When the CCRB followed the law and provided the NYCLU with its full database of complaints against NYPD officers, it laid bare just how few officers face meaningful accountability. Our analysis of that data found that, since 2000, the CCRB was only able to substantiate seven percent of complaints that it received against NYPD officers, and that only two percent of complaints resulted in any form of discipline being imposed by the NYPD.

If the police unions had their way, the CCRB would have been blocked from releasing data on the 98 percent of complaints that did not result in discipline.

The public’s demand for greater access to police misconduct records stemmed from a demand to know why officers who abused New Yorkers face no consequences for their actions—and why the investigation process itself seemed to be broken.

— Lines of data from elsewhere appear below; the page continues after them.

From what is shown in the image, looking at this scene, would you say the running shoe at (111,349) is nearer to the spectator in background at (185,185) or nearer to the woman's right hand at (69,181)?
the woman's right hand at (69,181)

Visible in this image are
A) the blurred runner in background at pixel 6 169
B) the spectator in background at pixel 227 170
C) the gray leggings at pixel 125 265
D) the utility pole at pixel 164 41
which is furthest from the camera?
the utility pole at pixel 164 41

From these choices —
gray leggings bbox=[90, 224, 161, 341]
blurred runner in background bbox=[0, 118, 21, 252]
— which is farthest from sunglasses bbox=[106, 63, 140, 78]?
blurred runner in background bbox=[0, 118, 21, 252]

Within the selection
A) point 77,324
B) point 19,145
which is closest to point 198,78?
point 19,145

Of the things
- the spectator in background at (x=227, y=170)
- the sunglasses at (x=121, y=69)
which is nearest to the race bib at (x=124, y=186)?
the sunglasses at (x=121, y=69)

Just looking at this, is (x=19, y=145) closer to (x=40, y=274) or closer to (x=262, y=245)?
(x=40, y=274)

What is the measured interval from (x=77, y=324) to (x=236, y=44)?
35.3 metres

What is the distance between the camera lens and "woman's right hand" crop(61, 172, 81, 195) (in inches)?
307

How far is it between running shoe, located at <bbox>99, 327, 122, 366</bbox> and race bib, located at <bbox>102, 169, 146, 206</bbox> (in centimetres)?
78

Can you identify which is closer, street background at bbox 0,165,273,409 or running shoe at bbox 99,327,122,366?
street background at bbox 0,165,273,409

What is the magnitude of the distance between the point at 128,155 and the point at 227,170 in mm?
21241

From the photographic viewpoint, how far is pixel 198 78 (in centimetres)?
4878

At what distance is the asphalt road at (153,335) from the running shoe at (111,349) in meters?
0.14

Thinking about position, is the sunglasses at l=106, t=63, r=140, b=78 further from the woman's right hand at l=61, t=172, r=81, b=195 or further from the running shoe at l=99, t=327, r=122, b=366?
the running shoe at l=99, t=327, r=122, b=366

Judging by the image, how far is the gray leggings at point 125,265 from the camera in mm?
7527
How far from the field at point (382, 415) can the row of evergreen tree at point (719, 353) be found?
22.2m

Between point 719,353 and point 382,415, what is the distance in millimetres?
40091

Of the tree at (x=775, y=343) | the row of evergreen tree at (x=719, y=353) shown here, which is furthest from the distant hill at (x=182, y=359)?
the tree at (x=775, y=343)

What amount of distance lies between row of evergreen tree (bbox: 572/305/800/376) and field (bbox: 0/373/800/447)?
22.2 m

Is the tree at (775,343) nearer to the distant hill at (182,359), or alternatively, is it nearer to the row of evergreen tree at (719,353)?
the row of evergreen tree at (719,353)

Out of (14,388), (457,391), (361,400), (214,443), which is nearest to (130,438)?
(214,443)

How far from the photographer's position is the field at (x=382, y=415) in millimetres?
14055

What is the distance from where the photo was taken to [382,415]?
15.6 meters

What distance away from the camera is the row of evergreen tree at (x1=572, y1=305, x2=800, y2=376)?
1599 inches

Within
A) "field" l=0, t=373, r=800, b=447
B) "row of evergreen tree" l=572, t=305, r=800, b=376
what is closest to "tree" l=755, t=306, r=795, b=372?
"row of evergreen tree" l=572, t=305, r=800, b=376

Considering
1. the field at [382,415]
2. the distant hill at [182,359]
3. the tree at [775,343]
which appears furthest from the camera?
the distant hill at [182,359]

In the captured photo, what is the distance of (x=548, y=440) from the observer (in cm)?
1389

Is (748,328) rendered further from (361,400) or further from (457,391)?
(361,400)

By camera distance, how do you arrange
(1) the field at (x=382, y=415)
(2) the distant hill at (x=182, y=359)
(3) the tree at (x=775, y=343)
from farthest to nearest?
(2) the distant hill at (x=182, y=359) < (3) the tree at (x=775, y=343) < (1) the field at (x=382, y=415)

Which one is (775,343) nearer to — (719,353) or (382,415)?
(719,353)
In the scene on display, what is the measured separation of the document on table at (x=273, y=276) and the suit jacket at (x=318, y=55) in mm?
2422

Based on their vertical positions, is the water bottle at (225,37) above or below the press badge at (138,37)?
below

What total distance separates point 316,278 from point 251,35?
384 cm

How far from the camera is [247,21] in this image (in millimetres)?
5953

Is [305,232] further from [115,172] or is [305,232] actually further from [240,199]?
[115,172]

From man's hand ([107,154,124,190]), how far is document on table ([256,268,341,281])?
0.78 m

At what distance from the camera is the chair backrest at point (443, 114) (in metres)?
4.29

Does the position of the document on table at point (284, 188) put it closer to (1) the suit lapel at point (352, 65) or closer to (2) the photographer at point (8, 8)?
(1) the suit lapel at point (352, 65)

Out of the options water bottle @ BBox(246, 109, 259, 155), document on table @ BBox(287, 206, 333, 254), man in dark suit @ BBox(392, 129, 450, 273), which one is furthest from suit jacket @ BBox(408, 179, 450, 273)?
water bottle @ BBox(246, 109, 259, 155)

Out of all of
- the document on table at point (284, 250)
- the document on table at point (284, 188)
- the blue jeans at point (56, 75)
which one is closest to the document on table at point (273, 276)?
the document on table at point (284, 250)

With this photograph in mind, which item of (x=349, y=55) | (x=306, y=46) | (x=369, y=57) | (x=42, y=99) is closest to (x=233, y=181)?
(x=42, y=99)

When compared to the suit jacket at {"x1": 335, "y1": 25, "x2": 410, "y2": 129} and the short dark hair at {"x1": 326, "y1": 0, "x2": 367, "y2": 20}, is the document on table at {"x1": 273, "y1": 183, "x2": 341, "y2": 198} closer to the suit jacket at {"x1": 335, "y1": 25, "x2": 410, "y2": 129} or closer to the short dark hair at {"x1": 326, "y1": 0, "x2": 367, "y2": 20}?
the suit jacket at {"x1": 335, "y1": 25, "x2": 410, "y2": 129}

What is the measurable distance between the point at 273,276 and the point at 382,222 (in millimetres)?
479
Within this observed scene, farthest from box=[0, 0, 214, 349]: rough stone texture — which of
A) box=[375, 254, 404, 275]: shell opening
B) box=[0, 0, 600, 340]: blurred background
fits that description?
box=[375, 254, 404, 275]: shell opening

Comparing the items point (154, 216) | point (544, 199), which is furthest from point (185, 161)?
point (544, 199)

Only revealing data on the tiny subset of cases where there are consequences tells us next to nothing about how well or how poorly our systems are set up to investigate and respond to the vast majority of complaints.

Most baffling in all this is that some judges have reasoned that this continued level of secrecy was the legislature’s intent all along. Reading the transcripts of the floor debates in the State Assembly and Senate, there is no ambiguity.

In the Assembly, the bill’s sponsor clearly stated that the measure did not distinguish between “substantiated” and “unsubstantiated” complaints, and supporters of the bill repeatedly noted that access to “unsubstantiated” records was essential to examining patterns of reported abuse. On the flip side, a handful of legislators noted that they opposed the bill precisely because it would make all records available, regardless of whether the allegations were substantiated or not.

Despite that clarity in the record, the reality today is that police departments are continuing to hide disciplinary information and at least some judges are letting them. In response, lawmakers have now introduced a new measure to declare even more loudly and even more clearly that the full universe of police misconduct and disciplinary records must be made public under the state’s Freedom of Information Law. The legislation would put an end to the bad-faith excuses that police departments were never entitled to use in the first place.

While this bill should be unnecessary, if police departments and courts are going to continue poking holes in the 2020 repeal bill, it is imperative that state lawmakers put a stop to it.